Sean menyakinkan Inka jika dia tak pernah menyentuh wanita itu. Hubungan mereka hanya masa lalu. Tentu saja Inka tak percaya, tapi Sean akan membuktikan jika anak itu bukanlah putra nya. Lagipula Sean sama sekali tak merasa membuatnya bersama Rubi.

"Baby percayalah, aku sama sekali tak merasa jika pernah membuatnya.", Inka mencebikkan bibirnya tak percaya.

"Lalu anak siapa dia, dan juga dia memanggil mu Daddy..."Seru Inka marah.

"Mana ku tau anak siapa, ? Bisa saja dia di suruh memanggilku Daddy kan. Yang jelas bukan dari aku bibitnya."

Mulut Sean menjawab enteng, ia sama sekali tak terpengaruh dengan anak kecil yang mengaku putranya. Bagi Sean Inka lah hidupnya, dia tidak akan pernah percaya bahwa wanita masa lalunya, mengakui bahwa dia mempunyai anak bersama nya.

Nico, pria itu lah yang diam diam mencari bukti, ia sudah mengirim orang kepercayaan nya.

Dan kemarin Sean mendapatkan bukti jika Rubi Felisa menemui Bella Shofie.

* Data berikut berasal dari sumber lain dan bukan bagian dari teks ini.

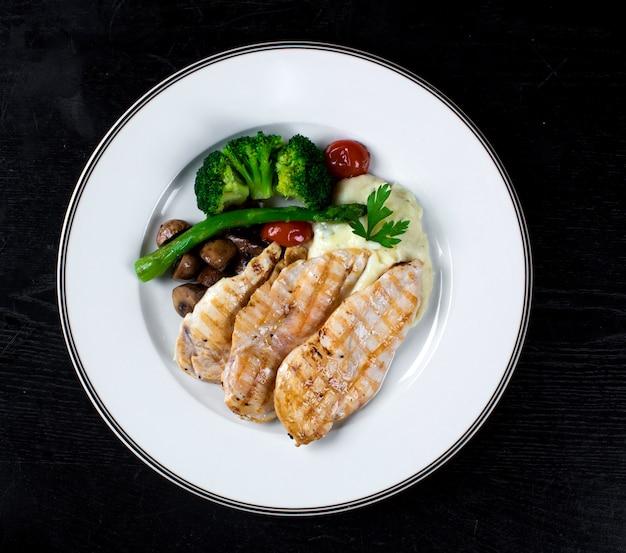 Peito de frango com legumes e purê de batatas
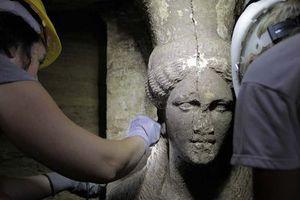 «Το μνημείο χρονολογείται στο τελευταίο τέταρτο του 4ου αιώνα π.Χ.»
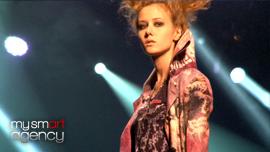 Défilé de mode h.NAOTO (été 2011)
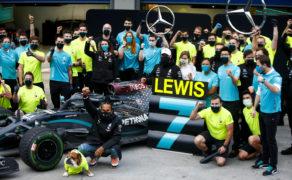 Axalta gratuluje zespołowi Mercedes-AMG Petronas Formula One Team i Lewisowi Hamiltonowi historycznego wyczynu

Sean yakin mereka berdua punya maksud tersembunyi.

"Hubby.. " Inka merasakan khawatir, belakangan ini Sean bertambah parah. Ia akan memuntahkan isi perutnya hingga yang keluar hanya cairan kuning. Sean tak bisa berbuat banyak, ia sudah tau jika ia mengalami Sindrom Couvade atau bisa disebut kehamilan simpatik. Dimana istrinya yang hamil ia yang merasakan gejalanya.

Selama Inka koma, Sean juga mengalaminya sendiri. Itu sebabnya ia tak merawat dirinya sendiri. Hari ini Sean bersyukur setidaknya istrinya ada untuk nya. Ia juga tak akan sanggup melihat istrinya yang mungil harus merasakan sakit nya.

"Baby..." Sean merengek seperti biasa, Inka memanyunkan bibirnya. Ia tau apa yang Sean mau.

Inka mendengus melihat suaminya yang seperti tak memiliki kesalahan. Gara gara suaminya, ****** Inka nyeri. Sean seperti bayi besar yang menyusu padanya.

Lain dengan kemarin saat Inka sakit, Sean tak bisa menyusu. Itu sebabnya dirinya seperti orang yang tak terurus bertahun tahun.

"Baby ayo berangkat..." Sean berseru memanggil namanya. Sean mengajak Inka ke perusahaan. Hari ini ia tau jika wanita yang bernama Rubi Felisa akan datang bersama dengan anak kecil yang mengaku sebagai putranya.

"Baby, apa yang kau pakai.."Ia melotot tajam melihat wanita nya berpakaian minim. Dress minim menampilkan kakinya yang jenjang.

Perutnya sedikit buncit, sungguh Sean ingin sekali mengukungnya, bercinta dengan nya. Dan lagi Sean sudah lama berpuasa, Dokter Gibran melarang aktivitas intim keduanya. Sampai janin yang di kandungan istrinya kuat.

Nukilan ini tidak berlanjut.